Waystations on the Pilgrim Way
Loving places, from countries and cities to homes and churches, provides us with rest and comfort on our journey through life.
By Alice Little
From an early age, I was told that a church is God’s house. In my experience, this line is often wielded as a tool to keep children quiet during Mass rather than being offered to be pondered as a theological statement. Questioning it would be similar to questioning whether my guinea pig really did go to the farm–it’s discouraged. However, as a child singing “He’s Got the Whole World in His Hands” with my church choir, I remember wondering: if God holds the world, why does He need a house?

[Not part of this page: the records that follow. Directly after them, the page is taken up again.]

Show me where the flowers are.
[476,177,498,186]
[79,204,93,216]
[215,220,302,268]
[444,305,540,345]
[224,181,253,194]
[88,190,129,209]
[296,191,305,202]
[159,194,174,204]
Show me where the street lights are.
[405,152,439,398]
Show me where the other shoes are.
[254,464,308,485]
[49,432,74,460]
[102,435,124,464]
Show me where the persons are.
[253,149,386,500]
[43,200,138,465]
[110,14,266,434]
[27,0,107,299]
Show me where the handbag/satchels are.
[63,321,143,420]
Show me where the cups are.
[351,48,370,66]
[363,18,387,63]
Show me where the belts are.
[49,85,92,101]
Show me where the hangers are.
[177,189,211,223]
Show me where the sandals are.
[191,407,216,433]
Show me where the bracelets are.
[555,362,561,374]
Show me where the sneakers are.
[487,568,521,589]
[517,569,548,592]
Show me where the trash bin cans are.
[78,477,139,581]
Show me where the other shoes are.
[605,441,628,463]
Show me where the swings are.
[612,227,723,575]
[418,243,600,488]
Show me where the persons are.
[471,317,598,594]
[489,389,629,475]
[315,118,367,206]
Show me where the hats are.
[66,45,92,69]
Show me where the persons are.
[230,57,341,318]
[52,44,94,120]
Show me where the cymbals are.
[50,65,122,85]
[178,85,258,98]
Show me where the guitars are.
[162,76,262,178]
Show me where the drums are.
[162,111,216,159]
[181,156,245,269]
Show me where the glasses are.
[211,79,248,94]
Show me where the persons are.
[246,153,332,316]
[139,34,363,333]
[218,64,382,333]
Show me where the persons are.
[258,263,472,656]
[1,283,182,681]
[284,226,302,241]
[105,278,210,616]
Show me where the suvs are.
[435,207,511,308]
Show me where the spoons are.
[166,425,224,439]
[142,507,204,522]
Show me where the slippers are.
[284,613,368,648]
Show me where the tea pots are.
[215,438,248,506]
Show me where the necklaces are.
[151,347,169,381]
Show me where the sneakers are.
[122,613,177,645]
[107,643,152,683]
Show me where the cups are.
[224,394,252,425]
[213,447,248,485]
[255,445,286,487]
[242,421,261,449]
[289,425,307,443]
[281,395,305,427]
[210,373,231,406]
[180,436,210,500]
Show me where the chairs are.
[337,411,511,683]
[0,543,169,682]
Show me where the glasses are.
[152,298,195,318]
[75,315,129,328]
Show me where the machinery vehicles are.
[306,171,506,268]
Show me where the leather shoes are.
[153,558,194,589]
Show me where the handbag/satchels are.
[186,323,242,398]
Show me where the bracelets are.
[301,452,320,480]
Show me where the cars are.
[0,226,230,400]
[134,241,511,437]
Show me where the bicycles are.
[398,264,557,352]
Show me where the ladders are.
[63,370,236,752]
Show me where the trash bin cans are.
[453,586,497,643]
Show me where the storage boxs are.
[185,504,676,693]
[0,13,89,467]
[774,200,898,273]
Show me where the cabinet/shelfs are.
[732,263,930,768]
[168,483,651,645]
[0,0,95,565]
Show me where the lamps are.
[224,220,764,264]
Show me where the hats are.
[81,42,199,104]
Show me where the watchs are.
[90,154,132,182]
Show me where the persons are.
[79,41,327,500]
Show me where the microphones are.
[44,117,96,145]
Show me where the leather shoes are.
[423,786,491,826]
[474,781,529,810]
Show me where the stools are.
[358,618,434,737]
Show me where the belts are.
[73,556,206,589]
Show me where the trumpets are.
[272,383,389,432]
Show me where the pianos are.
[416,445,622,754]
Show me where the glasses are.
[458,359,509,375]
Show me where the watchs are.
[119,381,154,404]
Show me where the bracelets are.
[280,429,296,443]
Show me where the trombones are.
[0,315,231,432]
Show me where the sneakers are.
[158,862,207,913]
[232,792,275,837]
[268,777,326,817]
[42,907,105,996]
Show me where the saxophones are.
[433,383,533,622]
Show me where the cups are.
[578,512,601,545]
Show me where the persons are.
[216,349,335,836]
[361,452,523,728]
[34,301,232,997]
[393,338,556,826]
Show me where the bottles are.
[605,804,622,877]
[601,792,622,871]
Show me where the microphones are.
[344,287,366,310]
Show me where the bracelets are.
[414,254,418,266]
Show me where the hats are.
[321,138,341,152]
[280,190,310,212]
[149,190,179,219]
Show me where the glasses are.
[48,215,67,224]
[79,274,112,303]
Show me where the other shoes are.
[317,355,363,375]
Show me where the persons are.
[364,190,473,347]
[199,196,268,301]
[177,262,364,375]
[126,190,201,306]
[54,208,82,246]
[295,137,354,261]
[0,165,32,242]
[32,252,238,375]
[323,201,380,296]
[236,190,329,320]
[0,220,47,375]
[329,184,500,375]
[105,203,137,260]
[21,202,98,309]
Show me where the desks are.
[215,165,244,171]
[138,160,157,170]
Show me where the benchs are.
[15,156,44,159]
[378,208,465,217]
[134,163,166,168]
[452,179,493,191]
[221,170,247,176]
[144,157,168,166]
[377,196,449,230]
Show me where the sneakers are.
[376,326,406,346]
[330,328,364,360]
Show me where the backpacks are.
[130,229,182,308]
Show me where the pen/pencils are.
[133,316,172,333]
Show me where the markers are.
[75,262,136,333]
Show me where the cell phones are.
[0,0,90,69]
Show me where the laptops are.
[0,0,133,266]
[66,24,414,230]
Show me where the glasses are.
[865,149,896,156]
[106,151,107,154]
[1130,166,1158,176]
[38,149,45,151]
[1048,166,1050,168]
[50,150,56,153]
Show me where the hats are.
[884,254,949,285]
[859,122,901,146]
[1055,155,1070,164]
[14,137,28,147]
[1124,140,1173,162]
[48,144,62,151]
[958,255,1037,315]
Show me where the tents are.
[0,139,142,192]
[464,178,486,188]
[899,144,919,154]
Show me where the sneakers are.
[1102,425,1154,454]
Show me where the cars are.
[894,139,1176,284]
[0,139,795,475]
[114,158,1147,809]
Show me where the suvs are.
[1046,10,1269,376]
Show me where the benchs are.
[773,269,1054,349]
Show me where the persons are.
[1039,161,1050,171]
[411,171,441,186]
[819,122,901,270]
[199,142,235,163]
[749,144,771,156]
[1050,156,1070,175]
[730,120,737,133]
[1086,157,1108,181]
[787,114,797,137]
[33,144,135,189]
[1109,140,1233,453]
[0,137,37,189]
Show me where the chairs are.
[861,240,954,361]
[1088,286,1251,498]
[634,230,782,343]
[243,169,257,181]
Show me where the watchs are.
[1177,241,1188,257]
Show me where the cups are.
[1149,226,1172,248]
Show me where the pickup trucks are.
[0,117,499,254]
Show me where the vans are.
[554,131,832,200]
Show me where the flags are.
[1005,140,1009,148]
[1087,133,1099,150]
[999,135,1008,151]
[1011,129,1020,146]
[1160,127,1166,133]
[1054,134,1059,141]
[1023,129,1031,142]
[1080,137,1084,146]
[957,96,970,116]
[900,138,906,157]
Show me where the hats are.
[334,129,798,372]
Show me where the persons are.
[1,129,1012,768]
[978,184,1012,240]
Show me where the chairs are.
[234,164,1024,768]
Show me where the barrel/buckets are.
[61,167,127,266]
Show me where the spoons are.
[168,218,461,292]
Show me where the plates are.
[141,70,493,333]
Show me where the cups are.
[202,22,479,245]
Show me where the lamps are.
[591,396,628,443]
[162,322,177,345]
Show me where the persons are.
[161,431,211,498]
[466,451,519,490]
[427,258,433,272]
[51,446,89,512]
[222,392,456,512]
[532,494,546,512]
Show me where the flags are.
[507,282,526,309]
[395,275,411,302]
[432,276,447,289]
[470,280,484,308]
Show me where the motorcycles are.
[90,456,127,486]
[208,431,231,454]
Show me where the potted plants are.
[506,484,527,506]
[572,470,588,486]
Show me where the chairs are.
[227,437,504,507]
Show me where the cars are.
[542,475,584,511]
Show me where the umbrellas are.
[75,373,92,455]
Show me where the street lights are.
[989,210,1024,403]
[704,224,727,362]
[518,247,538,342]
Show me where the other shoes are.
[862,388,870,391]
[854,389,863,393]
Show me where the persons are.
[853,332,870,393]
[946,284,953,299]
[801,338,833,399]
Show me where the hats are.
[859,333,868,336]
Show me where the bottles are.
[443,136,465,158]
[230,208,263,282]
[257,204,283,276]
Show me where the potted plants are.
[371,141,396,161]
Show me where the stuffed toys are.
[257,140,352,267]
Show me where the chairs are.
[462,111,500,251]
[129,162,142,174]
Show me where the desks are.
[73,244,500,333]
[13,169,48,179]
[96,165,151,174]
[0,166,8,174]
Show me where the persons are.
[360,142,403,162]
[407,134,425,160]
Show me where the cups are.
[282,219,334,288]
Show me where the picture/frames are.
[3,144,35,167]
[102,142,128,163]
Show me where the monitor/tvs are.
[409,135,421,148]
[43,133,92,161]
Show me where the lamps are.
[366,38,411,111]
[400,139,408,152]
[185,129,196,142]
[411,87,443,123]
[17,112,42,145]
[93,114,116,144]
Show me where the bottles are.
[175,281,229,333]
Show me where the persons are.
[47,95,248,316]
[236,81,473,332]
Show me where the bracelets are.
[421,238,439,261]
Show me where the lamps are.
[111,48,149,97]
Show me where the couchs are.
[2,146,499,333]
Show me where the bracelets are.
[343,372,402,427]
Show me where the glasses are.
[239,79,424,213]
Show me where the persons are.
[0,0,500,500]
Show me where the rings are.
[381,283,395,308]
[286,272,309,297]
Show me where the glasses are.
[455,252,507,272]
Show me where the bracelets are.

The paradox of God as home and God having a home confused me.
My confusion stemmed from the myriad interpretations I was already aware of for the word “home.” For some, home is a place of rest, safety, and intense familiarity; for others, it is a place that must be made by hard work; others say that any place can be our home if we are in the presence of those who love us. A church is all of these—a refuge, both legally and spiritually; a place where we commit ourselves to the work of worship; and a place to experience more fully the presence of God. The importance of the tangible church building has become very clear to me as I watch my fellow Catholics in Baltimore cope with the recent closure of half of the city’s Catholic churches. Every Mass begins with a welcome for those who are seeking their new church home.
Even outside the church building, I have learned much about the concept of home from Baltimore and its people. Since moving here last August, I have grown familiar with many of Baltimore’s neighborhoods: hipster Mt. Vernon and Hampden; the high-end townhomes of Butcher’s Hill and Fells Point; family-friendly Canton and Locust Point; fast-paced, medical Middle East (my current home); the Caribbean restaurants of Park Heights; and nightlife hub Federal Hill, among many others. Each neighborhood is saturated with an intense personality that grows from Baltimore’s rich—and sometimes, troubling—history.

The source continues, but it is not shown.